The last mile of AI assisted creation is customization.
While AI tools like Midjourney are now capable of producing high quality content, most of their output looks distinctly AI-generated and can be noticed by most people who have had some exposure to AI art.
The characteristics that give it away include hyper-detail, inconsistency in style, wrong lighting, and over-complication. Without using artist names, the results tend to have a very similar style. AI art has a lot of redundancy by default.
Created by Youran Song, with Midjourney AI
This is the last mile problem for creators using AI as a tool.
Although the general model is already there, only those who can train and customize their own models will be able to unleash the true power of AI and add value to their creations. The training and fine-tuning the customized AI model is likely to be the most time-consuming and resource-intensive, and therefore the most valuable.
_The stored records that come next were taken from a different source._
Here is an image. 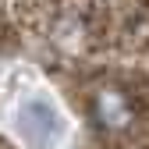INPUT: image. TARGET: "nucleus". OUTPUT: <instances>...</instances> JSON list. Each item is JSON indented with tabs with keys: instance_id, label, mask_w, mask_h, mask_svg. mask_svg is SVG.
Here are the masks:
<instances>
[{
	"instance_id": "obj_2",
	"label": "nucleus",
	"mask_w": 149,
	"mask_h": 149,
	"mask_svg": "<svg viewBox=\"0 0 149 149\" xmlns=\"http://www.w3.org/2000/svg\"><path fill=\"white\" fill-rule=\"evenodd\" d=\"M92 117L100 128L107 132H124L132 124V103H128V92L117 85H103L92 96Z\"/></svg>"
},
{
	"instance_id": "obj_1",
	"label": "nucleus",
	"mask_w": 149,
	"mask_h": 149,
	"mask_svg": "<svg viewBox=\"0 0 149 149\" xmlns=\"http://www.w3.org/2000/svg\"><path fill=\"white\" fill-rule=\"evenodd\" d=\"M14 128L29 149H57L64 142V117L50 100H25L14 110Z\"/></svg>"
}]
</instances>
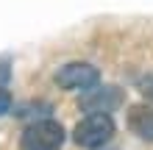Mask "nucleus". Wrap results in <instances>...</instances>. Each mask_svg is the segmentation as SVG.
<instances>
[{"instance_id": "obj_1", "label": "nucleus", "mask_w": 153, "mask_h": 150, "mask_svg": "<svg viewBox=\"0 0 153 150\" xmlns=\"http://www.w3.org/2000/svg\"><path fill=\"white\" fill-rule=\"evenodd\" d=\"M64 142V128L56 120H33L22 131V150H59Z\"/></svg>"}, {"instance_id": "obj_2", "label": "nucleus", "mask_w": 153, "mask_h": 150, "mask_svg": "<svg viewBox=\"0 0 153 150\" xmlns=\"http://www.w3.org/2000/svg\"><path fill=\"white\" fill-rule=\"evenodd\" d=\"M111 134H114V120L109 114H86L75 125L73 139L81 147H100L111 139Z\"/></svg>"}, {"instance_id": "obj_3", "label": "nucleus", "mask_w": 153, "mask_h": 150, "mask_svg": "<svg viewBox=\"0 0 153 150\" xmlns=\"http://www.w3.org/2000/svg\"><path fill=\"white\" fill-rule=\"evenodd\" d=\"M97 81H100V72L92 64H84V61H73V64H64L56 72V83L61 89H95Z\"/></svg>"}, {"instance_id": "obj_4", "label": "nucleus", "mask_w": 153, "mask_h": 150, "mask_svg": "<svg viewBox=\"0 0 153 150\" xmlns=\"http://www.w3.org/2000/svg\"><path fill=\"white\" fill-rule=\"evenodd\" d=\"M120 103H123V89H114V86H95L89 95L78 100L81 111L86 114H109Z\"/></svg>"}, {"instance_id": "obj_5", "label": "nucleus", "mask_w": 153, "mask_h": 150, "mask_svg": "<svg viewBox=\"0 0 153 150\" xmlns=\"http://www.w3.org/2000/svg\"><path fill=\"white\" fill-rule=\"evenodd\" d=\"M128 125L139 139L153 142V106H134L128 111Z\"/></svg>"}, {"instance_id": "obj_6", "label": "nucleus", "mask_w": 153, "mask_h": 150, "mask_svg": "<svg viewBox=\"0 0 153 150\" xmlns=\"http://www.w3.org/2000/svg\"><path fill=\"white\" fill-rule=\"evenodd\" d=\"M50 111H53V106H50V103H45V100H33L31 106H22L17 114H20V117H33V114H42V117H48Z\"/></svg>"}, {"instance_id": "obj_7", "label": "nucleus", "mask_w": 153, "mask_h": 150, "mask_svg": "<svg viewBox=\"0 0 153 150\" xmlns=\"http://www.w3.org/2000/svg\"><path fill=\"white\" fill-rule=\"evenodd\" d=\"M8 109H11V95H8L3 86H0V114H6Z\"/></svg>"}, {"instance_id": "obj_8", "label": "nucleus", "mask_w": 153, "mask_h": 150, "mask_svg": "<svg viewBox=\"0 0 153 150\" xmlns=\"http://www.w3.org/2000/svg\"><path fill=\"white\" fill-rule=\"evenodd\" d=\"M142 92L153 100V78H145V81H142Z\"/></svg>"}]
</instances>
This is the documentation of my experiments with Stable Diffusion and Midjourney, attempting to create a model that produces stable images that are creative, unique looking, and in line with my existing personal style.
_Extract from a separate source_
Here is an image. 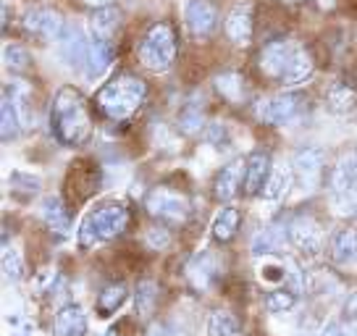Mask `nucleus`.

The first step is to understand Stable Diffusion.
The current version 2.1 provides 20 sampling methods. Here is the comparison of results using the same parameter settings, seed value and ControlNet.
DPM++ 2S a
DPM++ 2M Karras
DPM2 a Karras
DPM++ SDE Karras
DPM++ 2S a Karras
Since the quality of the results are far from satisfactory, I then send them back as reference images into Midjourney. Here are some of the outcomes.
As a next step, these outputs will be run through Midjourney again to achieve higher fidelity, and then used as a dataset to train the customized Stable Diffusion LoRA model. The tagging will be done manually in BooruDatasetTagManager.